Rose gave a shuddering sob and sat up again, weaving as though she might tip in any direction at any moment. “My babies,” she whimpered. She hugged the high school jacket to her, then held it up by the shoulders, laid it on her lap, and smoothed it before folding it with expert precision.

Something about the coat caught Pete’s attention. “May I see that?” he said, keeping his voice soft.

Sniffling, Rose held the bundle out to him.

He carried the jacket to the table and unfolded it, spreading it out. The blue and white Phillipsburg Blue Demons jacket matched the ones worn by Allison’s brother and father with a few minor differences. It lacked the blood of Logan’s coat and the shredding of Ted’s. However, just above the waistband on the back, was a tiny hole the size of a nail head.

“What is it?” Sylvia said.

Pete’s mouth went dry. “You say this is Allison’s jacket?”

“Yeah. Why?” Bert said.

He looked at the three women. Two worried grandmothers and a distraught mom. He looked at the coat and the hole. Evidence. “There’s a chance the detectives could use this coat to help find her.” He hated lying.

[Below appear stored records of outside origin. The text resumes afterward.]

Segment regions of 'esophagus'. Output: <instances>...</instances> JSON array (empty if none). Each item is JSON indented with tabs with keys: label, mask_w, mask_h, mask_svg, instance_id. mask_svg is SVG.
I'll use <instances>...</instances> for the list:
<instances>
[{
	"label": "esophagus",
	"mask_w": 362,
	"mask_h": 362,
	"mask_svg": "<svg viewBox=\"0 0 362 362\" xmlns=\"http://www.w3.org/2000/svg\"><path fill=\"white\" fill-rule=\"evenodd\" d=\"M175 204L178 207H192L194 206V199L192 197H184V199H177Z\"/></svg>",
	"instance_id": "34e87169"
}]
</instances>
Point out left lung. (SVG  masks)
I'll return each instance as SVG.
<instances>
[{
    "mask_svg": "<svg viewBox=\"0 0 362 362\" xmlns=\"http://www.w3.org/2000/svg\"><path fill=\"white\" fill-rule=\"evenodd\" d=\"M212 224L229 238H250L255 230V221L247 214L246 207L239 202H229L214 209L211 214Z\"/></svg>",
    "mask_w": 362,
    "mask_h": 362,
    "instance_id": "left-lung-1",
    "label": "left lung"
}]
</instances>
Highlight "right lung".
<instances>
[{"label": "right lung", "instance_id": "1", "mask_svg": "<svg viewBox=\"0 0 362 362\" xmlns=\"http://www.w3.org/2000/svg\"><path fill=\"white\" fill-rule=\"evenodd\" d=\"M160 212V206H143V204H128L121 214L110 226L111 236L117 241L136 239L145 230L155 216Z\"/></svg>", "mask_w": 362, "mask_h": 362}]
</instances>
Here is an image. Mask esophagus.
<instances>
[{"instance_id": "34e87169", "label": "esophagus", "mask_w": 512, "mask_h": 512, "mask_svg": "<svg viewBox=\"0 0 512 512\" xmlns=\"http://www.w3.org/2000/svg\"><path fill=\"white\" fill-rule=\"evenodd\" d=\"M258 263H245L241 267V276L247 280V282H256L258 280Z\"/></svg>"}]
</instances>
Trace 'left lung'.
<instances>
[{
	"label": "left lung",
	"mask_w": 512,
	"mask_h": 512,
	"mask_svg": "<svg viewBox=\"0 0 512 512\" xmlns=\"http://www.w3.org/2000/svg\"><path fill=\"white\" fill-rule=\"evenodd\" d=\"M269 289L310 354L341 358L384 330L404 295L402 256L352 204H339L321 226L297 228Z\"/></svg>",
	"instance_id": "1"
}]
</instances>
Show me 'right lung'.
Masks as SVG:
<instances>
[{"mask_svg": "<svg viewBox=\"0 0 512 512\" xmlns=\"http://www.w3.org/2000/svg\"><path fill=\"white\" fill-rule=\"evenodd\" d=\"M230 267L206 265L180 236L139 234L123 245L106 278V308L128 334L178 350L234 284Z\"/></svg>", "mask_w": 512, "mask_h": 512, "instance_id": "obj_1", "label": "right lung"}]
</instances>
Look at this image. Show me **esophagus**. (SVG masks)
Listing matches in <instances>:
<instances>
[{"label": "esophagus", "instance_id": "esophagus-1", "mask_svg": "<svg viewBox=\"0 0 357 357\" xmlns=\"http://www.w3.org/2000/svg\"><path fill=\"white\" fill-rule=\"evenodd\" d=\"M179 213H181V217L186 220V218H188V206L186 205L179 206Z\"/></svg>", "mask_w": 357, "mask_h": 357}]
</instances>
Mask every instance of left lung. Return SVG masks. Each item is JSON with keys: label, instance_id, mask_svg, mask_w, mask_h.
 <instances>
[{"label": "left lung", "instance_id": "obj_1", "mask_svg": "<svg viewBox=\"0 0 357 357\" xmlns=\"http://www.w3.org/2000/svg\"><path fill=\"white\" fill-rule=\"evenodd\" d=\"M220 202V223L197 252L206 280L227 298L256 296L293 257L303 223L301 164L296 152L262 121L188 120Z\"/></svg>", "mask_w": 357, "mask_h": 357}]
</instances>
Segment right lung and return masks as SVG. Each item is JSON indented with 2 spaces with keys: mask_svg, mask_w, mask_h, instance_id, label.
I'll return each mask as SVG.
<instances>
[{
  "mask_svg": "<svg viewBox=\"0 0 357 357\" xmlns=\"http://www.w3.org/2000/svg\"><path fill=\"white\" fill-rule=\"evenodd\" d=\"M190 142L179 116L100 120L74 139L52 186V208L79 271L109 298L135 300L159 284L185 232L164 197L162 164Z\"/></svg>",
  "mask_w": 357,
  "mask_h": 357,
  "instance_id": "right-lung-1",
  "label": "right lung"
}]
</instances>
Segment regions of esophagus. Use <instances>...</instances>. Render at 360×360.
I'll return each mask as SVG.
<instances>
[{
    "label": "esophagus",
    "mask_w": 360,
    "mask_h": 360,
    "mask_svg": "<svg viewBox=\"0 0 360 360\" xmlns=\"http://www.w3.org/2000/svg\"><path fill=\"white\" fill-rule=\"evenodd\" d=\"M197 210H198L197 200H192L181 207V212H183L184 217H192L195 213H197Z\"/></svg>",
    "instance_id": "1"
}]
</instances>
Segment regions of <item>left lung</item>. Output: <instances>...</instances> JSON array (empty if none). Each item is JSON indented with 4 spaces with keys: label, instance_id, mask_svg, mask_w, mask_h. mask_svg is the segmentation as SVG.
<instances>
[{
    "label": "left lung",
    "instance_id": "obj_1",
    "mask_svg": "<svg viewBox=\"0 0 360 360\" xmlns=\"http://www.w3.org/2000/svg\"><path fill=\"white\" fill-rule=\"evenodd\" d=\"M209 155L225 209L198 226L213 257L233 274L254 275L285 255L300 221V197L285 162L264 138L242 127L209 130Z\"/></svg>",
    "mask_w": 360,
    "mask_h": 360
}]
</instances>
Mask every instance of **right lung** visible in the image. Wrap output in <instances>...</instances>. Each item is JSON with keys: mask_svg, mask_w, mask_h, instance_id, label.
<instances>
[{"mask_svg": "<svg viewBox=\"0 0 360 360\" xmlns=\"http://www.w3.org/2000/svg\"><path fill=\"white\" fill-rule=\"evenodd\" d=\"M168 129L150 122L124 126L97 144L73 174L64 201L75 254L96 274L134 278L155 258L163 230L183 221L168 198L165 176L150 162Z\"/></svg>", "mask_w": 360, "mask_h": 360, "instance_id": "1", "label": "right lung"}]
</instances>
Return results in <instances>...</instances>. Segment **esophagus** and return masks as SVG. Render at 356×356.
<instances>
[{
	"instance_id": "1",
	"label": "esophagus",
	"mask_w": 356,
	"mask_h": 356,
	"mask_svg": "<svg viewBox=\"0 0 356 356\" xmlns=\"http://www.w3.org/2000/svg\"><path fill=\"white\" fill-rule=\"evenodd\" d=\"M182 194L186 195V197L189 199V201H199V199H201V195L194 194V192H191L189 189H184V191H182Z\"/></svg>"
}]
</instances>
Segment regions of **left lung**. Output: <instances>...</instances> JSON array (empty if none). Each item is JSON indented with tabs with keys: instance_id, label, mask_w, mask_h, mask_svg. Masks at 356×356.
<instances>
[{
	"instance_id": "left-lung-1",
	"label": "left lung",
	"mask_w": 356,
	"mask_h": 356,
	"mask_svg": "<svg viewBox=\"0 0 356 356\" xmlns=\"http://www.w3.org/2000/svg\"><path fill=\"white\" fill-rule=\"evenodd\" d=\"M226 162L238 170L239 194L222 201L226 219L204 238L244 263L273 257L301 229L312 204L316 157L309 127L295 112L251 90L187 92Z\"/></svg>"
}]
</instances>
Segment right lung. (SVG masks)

“You mean like have one of those search dogs get her smell from it?” A ray of hope sprung into Bert’s eyes.

That sounded reasonable. “Something like that.”

A cell phone rang, and Sylvia rummaged in her purse.

“But it’s all I have of my baby,” Rose whimpered.

Bert patted her knee. “Let him take it, sweetheart. If it’ll help them find her…”

Sylvia found her phone and answered it.

Rose frowned, sniffed, and nodded. “Okay. If it’ll help. Take it.”

Pete bundled the jacket under his arm and headed for the door.

“Pete, wait.” Sylvia’s voice sounded strangled.

He turned around to see her holding her phone out to him. Her eyes were unblinking. He tried to decipher the expression on her face. Excitement? Maybe. Terror? Possibly.

“It’s for you,” she said.

He crossed the room and took the phone from her, but she offered no clue, verbal or physical as to the caller’s ID.

“Hello?” he said.

“Chief Adams,” came a vaguely familiar voice on the other end. “This is Logan. I need to see you. I want to turn myself in, but only to you.”

The photographs of Allison and Matt were burned into Zoe’s brain. She closed her eyes, and they became more vivid. She paced the floor of the old farmhouse, trying to think straight.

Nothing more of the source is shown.